1,2,4-Oxadiazole/2-Imidazoline Hybrids: Multi-target-directed Compounds for the Treatment of Infectious Diseases and Cancer.

Replacement of amide moiety with the 1,2,4-oxadiazole core in the scaffold of recently reported efflux pump inhibitors afforded a novel series of oxadiazole/2-imidazoline hybrids. The latter compounds exhibited promising antibacterial activity on both Gram-positive (Staphylococcus aureus, Bacillus subtilis) and Gram-negative (Escherichia coli, Pseudomonas fluorescens) strains. Furthermore, selected compounds markedly inhibited the growth of certain drug-resistant bacteria. Additionally, the study revealed the antiproliferative activity of several antibacterial frontrunners against pancreas ductal adenocarcinoma (PANC-1) cell line, as well as their type-selective monoamine oxidase (MAO) inhibitory profile.

1. Introduction

The drug resistance of microbial pathogens is one of the greatest challenges to human health these days [1]. It is, therefore, of utmost importance to discover novel antibacterial scaffolds, as well as improve our knowledge of how we can employ already studied compounds and their analogs for the treatment of bacterial diseases.

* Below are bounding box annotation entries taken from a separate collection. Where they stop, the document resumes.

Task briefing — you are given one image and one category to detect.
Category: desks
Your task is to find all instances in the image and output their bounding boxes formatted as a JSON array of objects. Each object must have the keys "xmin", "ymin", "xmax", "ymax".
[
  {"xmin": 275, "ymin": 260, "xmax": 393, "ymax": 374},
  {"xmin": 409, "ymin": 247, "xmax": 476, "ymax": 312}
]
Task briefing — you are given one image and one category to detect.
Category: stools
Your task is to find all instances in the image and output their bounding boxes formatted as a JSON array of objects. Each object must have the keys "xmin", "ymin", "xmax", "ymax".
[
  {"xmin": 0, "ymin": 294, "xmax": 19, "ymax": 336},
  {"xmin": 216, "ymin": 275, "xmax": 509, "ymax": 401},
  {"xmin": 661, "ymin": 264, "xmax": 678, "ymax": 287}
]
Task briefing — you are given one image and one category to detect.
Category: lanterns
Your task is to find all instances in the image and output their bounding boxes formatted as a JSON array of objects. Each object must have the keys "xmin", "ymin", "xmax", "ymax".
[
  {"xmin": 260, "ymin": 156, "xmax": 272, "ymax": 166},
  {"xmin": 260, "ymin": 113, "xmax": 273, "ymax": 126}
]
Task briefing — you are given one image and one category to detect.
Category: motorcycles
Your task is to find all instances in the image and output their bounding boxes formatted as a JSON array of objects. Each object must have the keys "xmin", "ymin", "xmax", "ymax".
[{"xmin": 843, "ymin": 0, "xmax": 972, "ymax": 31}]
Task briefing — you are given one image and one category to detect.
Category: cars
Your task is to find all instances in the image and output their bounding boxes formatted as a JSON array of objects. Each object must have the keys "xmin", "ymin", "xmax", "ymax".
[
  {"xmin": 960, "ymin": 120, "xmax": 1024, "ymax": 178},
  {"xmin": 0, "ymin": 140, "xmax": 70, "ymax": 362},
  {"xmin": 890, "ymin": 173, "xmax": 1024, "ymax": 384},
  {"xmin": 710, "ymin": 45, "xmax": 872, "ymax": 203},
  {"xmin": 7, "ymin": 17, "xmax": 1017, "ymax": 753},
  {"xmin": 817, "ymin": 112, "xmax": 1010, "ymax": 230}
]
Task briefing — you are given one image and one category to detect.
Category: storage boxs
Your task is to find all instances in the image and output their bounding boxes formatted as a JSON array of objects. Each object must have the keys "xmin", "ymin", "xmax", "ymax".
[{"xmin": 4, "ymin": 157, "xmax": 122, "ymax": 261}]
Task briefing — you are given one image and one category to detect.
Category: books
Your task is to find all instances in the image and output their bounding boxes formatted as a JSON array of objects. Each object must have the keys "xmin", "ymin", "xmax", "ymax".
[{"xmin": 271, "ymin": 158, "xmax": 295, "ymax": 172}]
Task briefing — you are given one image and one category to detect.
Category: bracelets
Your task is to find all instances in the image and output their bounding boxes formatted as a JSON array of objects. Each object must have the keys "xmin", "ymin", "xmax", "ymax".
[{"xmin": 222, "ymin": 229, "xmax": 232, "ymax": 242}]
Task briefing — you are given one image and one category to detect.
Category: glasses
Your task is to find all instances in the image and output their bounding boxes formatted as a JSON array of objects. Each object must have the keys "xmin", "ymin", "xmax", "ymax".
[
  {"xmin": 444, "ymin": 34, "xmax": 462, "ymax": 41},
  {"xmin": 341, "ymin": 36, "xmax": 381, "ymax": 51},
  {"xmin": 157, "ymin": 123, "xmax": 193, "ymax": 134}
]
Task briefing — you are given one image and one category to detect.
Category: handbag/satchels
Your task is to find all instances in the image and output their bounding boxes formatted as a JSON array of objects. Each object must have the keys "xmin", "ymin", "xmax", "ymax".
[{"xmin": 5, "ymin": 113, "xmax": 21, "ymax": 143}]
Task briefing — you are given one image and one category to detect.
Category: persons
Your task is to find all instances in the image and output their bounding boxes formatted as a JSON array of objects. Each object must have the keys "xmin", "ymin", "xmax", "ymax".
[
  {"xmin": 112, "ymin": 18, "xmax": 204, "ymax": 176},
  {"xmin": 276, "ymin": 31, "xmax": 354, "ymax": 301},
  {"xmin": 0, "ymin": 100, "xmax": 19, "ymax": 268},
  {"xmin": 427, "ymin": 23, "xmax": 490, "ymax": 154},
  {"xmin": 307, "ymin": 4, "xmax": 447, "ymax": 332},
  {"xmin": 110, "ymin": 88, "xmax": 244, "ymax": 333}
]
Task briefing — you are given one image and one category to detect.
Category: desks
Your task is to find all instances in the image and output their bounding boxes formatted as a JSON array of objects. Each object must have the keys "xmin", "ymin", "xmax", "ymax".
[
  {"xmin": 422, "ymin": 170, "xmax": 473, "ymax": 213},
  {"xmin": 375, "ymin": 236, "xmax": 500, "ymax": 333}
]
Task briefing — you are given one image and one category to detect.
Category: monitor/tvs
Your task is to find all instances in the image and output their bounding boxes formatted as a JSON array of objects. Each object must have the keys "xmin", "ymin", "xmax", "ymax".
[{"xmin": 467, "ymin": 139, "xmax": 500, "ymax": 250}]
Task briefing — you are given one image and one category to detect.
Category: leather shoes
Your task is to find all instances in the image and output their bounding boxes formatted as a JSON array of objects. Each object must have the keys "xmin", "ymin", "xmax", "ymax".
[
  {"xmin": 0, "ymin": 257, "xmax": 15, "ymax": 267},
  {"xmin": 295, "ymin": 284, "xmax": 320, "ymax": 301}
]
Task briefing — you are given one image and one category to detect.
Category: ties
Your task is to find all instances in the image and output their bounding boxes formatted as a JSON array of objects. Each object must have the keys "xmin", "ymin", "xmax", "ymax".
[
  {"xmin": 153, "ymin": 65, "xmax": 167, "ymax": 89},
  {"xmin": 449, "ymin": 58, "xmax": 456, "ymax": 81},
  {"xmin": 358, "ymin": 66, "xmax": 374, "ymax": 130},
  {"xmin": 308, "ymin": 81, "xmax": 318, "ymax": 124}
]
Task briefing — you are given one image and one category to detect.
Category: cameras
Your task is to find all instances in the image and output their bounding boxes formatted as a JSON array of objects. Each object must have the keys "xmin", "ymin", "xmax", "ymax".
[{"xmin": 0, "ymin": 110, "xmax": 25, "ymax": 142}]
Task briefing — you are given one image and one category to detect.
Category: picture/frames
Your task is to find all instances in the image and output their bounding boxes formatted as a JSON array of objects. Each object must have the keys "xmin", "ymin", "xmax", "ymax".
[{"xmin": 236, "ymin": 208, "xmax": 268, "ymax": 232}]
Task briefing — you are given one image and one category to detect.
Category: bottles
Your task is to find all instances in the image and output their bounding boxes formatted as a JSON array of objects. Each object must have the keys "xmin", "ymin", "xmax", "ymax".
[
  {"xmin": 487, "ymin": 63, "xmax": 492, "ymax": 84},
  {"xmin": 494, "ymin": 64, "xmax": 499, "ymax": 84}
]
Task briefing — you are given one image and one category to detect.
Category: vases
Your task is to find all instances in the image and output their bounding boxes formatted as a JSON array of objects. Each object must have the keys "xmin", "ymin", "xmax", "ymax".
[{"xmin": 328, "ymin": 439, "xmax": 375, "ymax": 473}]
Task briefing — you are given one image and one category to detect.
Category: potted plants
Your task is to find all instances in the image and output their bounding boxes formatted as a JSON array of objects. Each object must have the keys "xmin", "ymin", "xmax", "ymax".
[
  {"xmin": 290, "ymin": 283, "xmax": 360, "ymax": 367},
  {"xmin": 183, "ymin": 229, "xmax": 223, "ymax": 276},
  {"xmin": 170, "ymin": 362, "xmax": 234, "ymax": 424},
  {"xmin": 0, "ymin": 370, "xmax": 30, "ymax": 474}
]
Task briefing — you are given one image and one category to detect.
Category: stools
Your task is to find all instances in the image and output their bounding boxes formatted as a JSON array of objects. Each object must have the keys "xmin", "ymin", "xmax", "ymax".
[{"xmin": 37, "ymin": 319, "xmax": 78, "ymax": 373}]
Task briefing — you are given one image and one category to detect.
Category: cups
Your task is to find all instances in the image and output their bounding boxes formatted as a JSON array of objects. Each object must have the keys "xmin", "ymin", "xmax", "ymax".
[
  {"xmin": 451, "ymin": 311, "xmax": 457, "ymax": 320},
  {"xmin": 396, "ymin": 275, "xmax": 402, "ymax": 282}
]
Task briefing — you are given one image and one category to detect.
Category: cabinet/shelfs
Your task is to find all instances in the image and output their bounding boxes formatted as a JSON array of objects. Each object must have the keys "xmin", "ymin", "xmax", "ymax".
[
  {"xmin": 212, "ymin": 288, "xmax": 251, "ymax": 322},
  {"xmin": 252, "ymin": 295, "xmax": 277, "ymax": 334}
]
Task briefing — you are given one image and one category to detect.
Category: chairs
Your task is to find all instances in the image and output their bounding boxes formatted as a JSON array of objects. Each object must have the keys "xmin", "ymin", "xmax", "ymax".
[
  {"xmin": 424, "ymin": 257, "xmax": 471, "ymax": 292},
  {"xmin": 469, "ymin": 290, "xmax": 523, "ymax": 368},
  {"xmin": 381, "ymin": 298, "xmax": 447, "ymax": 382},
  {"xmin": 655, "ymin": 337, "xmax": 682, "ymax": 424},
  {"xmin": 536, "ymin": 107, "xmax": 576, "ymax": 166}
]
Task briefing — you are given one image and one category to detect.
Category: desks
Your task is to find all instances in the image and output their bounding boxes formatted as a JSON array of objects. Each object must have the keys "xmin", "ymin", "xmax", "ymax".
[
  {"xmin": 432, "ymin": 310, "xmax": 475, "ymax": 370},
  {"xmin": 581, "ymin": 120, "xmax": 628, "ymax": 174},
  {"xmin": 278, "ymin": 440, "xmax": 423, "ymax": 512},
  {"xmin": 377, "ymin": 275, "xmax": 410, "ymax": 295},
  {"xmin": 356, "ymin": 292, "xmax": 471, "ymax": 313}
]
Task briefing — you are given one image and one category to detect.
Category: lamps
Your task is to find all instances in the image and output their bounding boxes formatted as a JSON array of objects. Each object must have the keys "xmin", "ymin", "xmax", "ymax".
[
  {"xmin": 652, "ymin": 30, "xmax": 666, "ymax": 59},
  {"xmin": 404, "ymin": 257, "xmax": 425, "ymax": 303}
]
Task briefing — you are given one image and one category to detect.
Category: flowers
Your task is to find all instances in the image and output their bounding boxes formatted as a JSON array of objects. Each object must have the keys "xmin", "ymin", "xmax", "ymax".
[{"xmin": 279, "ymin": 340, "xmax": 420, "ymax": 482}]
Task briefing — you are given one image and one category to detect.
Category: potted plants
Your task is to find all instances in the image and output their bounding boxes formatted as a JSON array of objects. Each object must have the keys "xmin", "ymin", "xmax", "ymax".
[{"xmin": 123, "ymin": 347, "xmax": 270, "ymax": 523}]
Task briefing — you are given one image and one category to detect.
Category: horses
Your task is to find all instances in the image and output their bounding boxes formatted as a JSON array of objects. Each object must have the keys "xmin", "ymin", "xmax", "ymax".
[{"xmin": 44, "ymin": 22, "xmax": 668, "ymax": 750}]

There are few known mechanisms of bacterial drug resistance, each of which makes a pathogen invincible for commonly used agents [2]. Particularly, in some cases, deactivation of the antibiotic occurs through enzymatic degradation or modification of the antibiotic molecule rendering it inactive. Some bacteria employ protection, alteration or overexpression of the antibiotic target. Meanwhile, decreasing the expression of the porin or expressing more selective porin variant helps to prevent antibiotics from penetrating the cell membrane or cell wall. Finally, some pathogens efficiently use efflux systems, maintaining the intracellular concentration of the antibiotic lower than the minimum inhibitory levels.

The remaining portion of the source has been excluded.